* _EXTRACTED INFORMATION_:

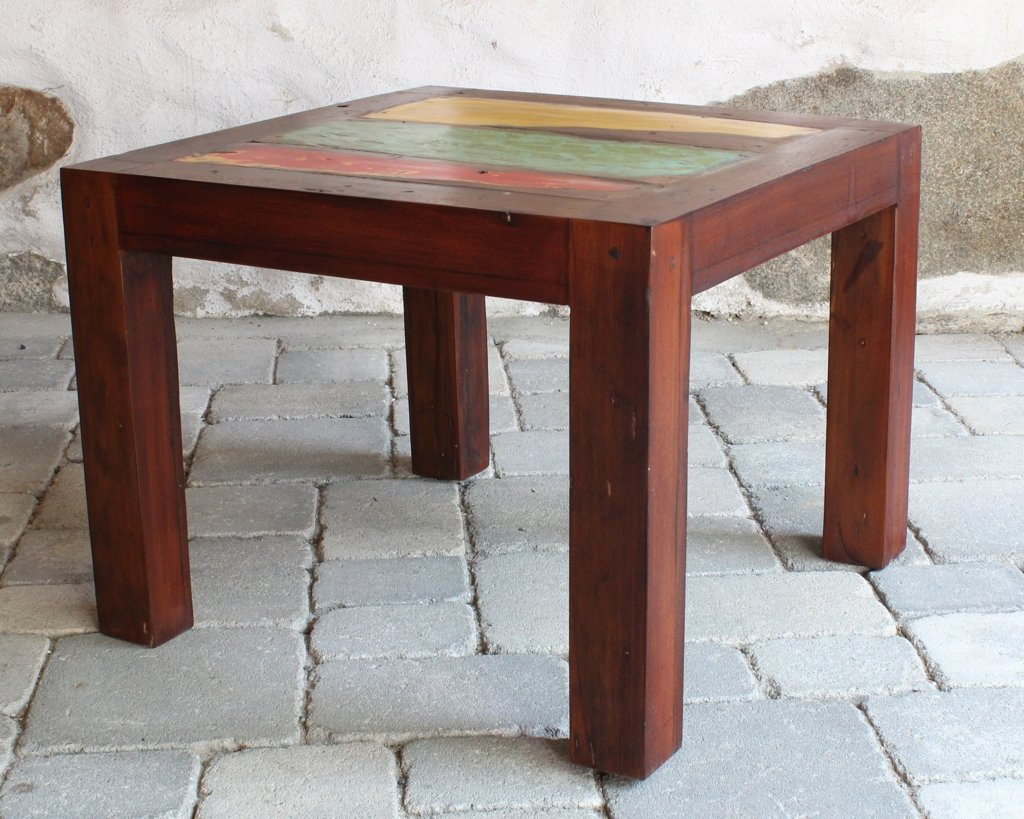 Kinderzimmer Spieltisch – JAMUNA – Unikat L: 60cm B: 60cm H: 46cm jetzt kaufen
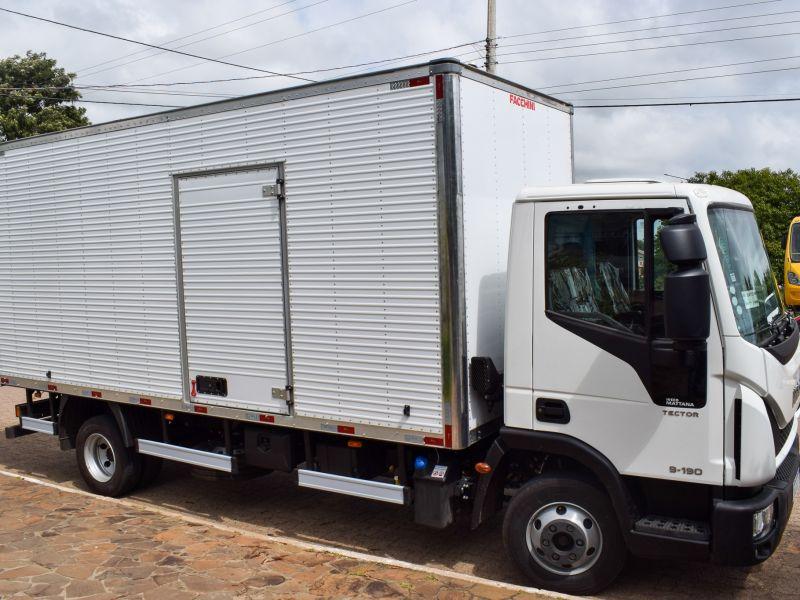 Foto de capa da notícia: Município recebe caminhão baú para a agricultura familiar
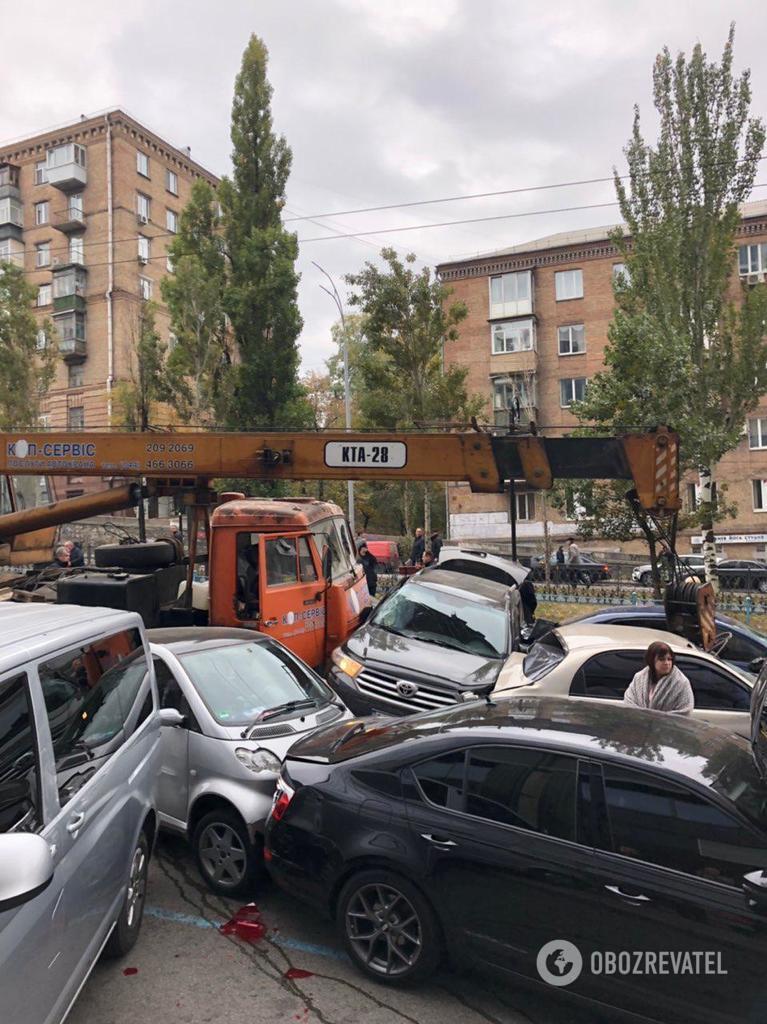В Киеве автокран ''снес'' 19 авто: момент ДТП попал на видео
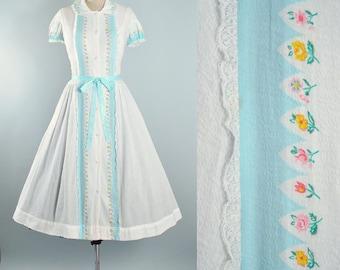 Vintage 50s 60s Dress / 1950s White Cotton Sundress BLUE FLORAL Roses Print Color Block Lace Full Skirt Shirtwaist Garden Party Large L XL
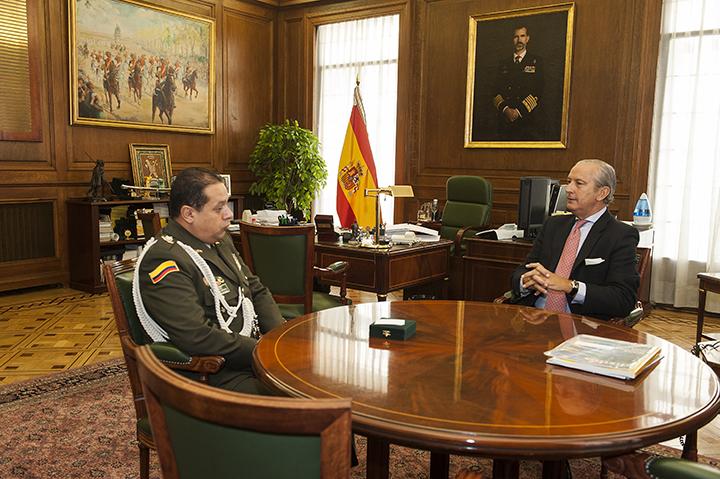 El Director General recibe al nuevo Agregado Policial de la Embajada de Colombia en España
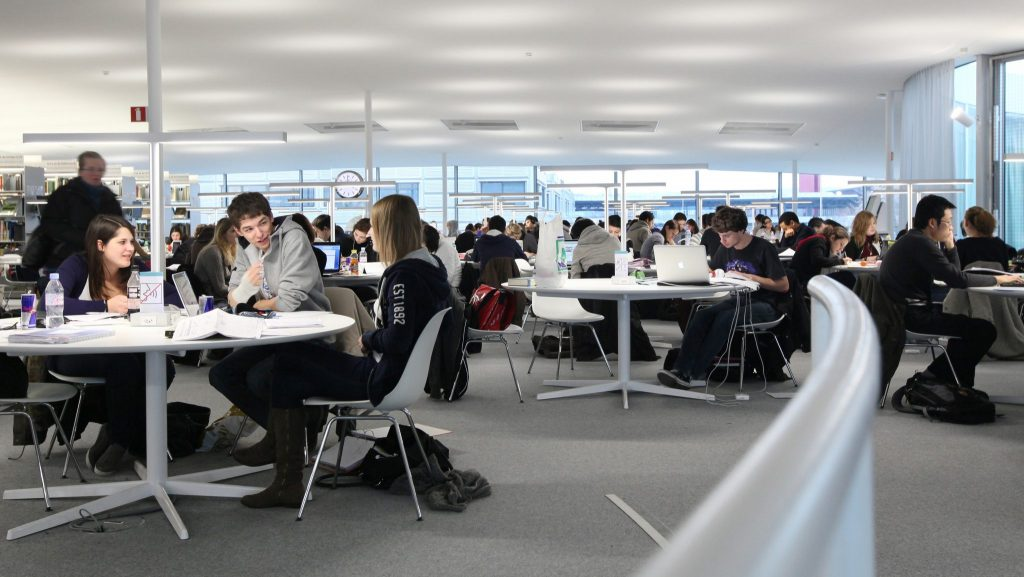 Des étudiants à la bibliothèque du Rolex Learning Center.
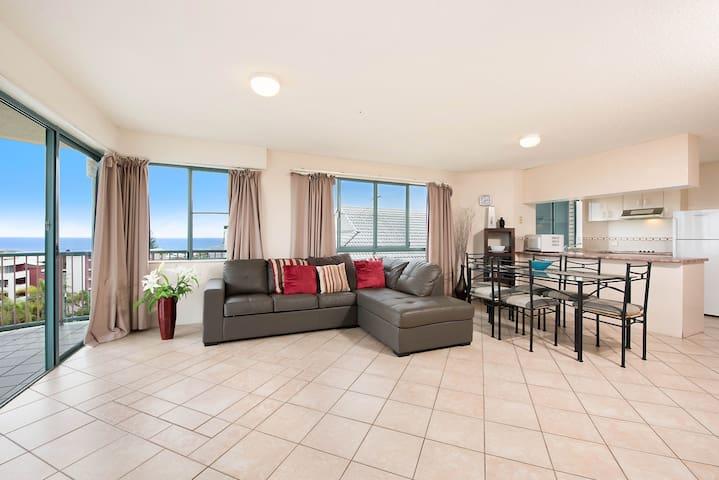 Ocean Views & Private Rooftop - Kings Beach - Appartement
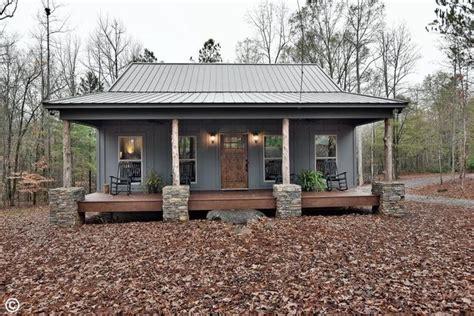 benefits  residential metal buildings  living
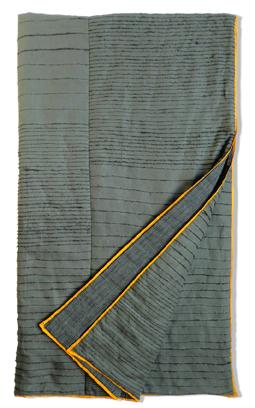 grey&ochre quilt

* _INSTRUCTIONS TO FOLLOW_: Could you copy exactly, and with no pictures, the lines above from the one containing "Ocean Views &" through the last line, both included?

* _RESULT FOR THIS EXERCISE_:
 Ocean Views & Private Rooftop - Kings Beach - Appartement
 benefits  residential metal buildings  living
 grey&ochre quilt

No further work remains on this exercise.